«Милый друг! Еще раз скажу: грозна туча над Россией, беда, горя много, темно и просвету нет; слез-то море и меры нет, а крови? Что скажу? Слов нет, неописуемый ужас. Знаю, все от тебя войны хотят, и верные, не зная, что ради погибели. Тяжко Божье наказание, когда уж отымет путь, – начало конца. Ты – царь, отец народа, не попусти безумным торжествовать и погубить себя и народ. Вот Германию победят, а Россия? Подумать, так все по-другому. Не было от веку горшей страдалицы, вся тонет в крови великой, погибель без конца, печаль.
Григорий»15
.Удивительно, что это письмо сохранилось. Вряд ли Николай держал это письмо при себе во время войны, как это утверждалось. Тем не менее он явно придавал ему большое значение и даже взял его с собой в изгнание в августе 1917 года, когда всю семью выслали из Царского Села. В начале 1918 года Романовых отправили в Тобольск, и Николаю удалось тайно передать письмо мужу Матрены Распутиной, Борису Соловьеву, который в Сибири пытался организовать заговор с целью спасения царской семьи. Уже покинув Россию, Матрена оказалась в Вене. В 1922 году она продала это письмо князю Николаю Орлову. Письмо еще дважды переходило из рук в руки, а затем оказалось в распоряжении некоего Роберта Д. Брюстера, который в 1951 году подарил его Йельскому университету16
.Письмо Распутина ставит перед нами судьбоносные вопросы «что, если…?». Что было бы, если бы Николай прислушался к словам Распутина? Если бы нарисованные Распутиным картины открыли царю глаза? Если бы он осознал, какие ужасы и опасности грозят России летом 1914 года? Если Николай последовал совету Распутина, изменился бы ход не только русской, но и мировой истории. Если бы Россия не вступила в войну, то революция вряд ли произошла бы, а если бы и произошла, то не была бы столь жестокой и катастрофической. Удалось бы избежать невообразимых несчастий. А без русской революции 1917 года не было бы и нацистской Германии. Но Николай не обратил внимания на слова Распутина, хотя слова эти могли спасти его корону, жизнь и жизнь его близких. Эти слова в полной мере компенсировали бы любой вред, якобы причиненный Распутиным престижу династии.

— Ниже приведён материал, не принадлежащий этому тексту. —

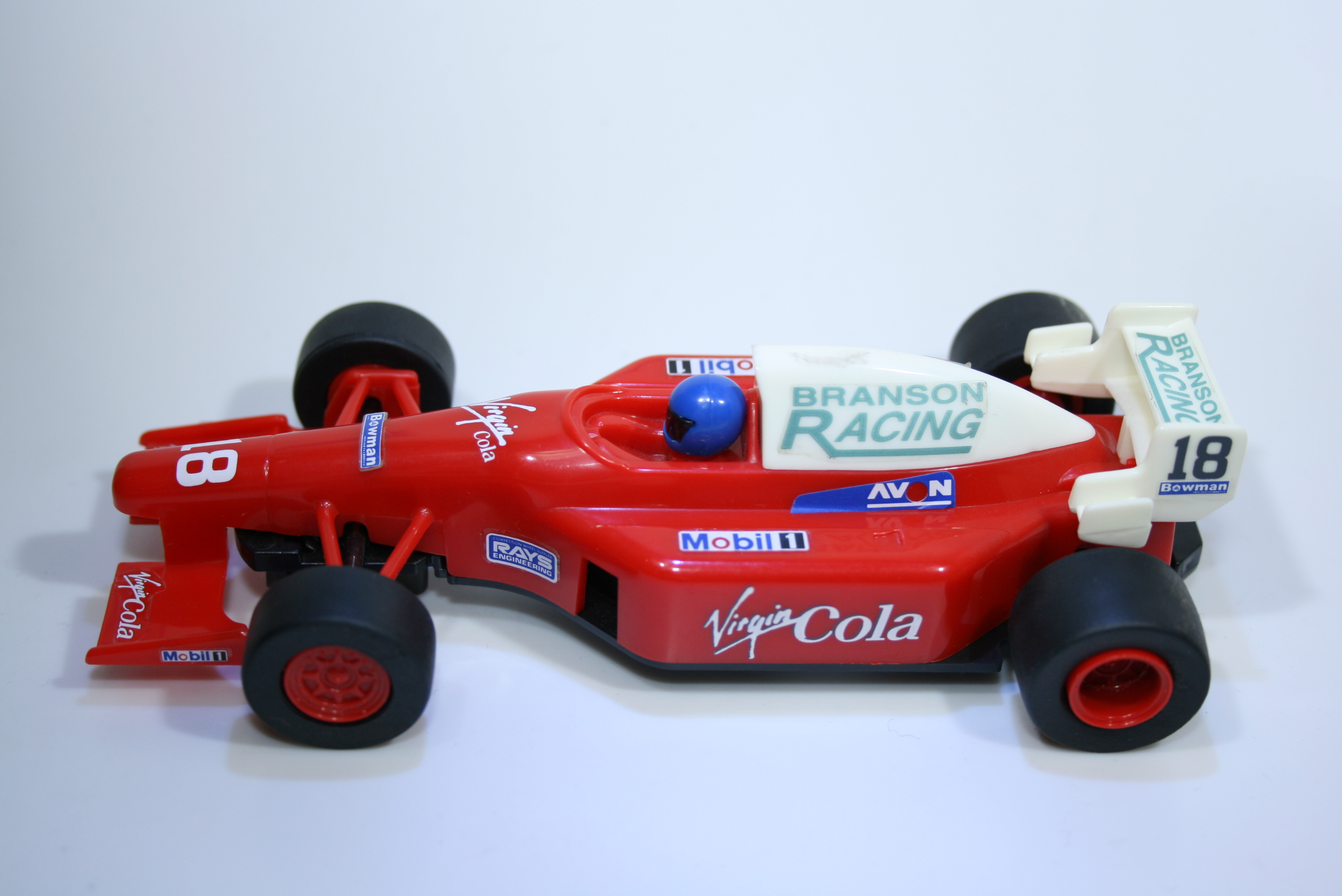 218 Scalextric Team Car Virgin Cola C2016 1998-99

Когда Распутин поправился и вернулся в Петербург, он часто говорил, что если бы он был в то время в столице рядом с царем, то сумел бы уговорить его не вступать в войну17
. Граф Витте, повторяя его замечания по Балканскому кризису, говорил примерно то же18. Мы не можем сегодня с уверенностью сказать, что из этого правда. История красивая, но это не делает ее убедительной. В 1914 году Николай редко спрашивал совета Распутина по важным государственным вопросам, а когда делал это, то ограничивался вопросами религии. Лишь год спустя, когда Николай принял верховное командование вооруженными силами и отбыл в Ставку[20], он редко и неохотно следовал советам Распутина.Не следует забывать, что Распутин был не единственным сторонником мира. Бывший посол в США, барон Роман Розен, князь Владимир Мещерский (издатель «Гражданина» и давний друг Александра III и Николая) и граф Витте – все выступали против войны. После Распутина никто так откровенно не обсуждал с царем катастрофы, которые могут постигнуть Россию, если она вступит в войну, как Петр Дурново, бывший министр внутренних дел. В феврале 1914 года Дурново направил царю знаменитый меморандум на эту тему19
.Когда Распутин писал царю, журналисты обсуждали, что именно старец думает о международной ситуации. «Петербургский курьер», к примеру, 29 июля писал, что Распутин был «чрезвычайно подавлен» полученной из столицы телеграммой об объявлении Австрией войны Сербии20
. Как и во время Балканского кризиса, европейская пресса тоже живо интересовалась мнением Распутина. Аксель Шмидт из «Hamburger Fremdenblatt» 21 июня (по новому стилю) писал, что «бывший апостол мира» ныне заговорил на языке панславистов и призывает к объединению славян и православных под русским скипетром. Если это правда, писал журналист, то это представляет серьезную опасность для мира в Европе, поскольку только религия может побудить русский народ к вступлению в войну. «Какова бы ни была причина, – писал Шмидт, – ужасно думать, что сегодня мир в Европе зависит от неясных желаний и воли хитроумного мистика или простого авантюриста. Но в стране неограниченных невозможностей возможно все»21.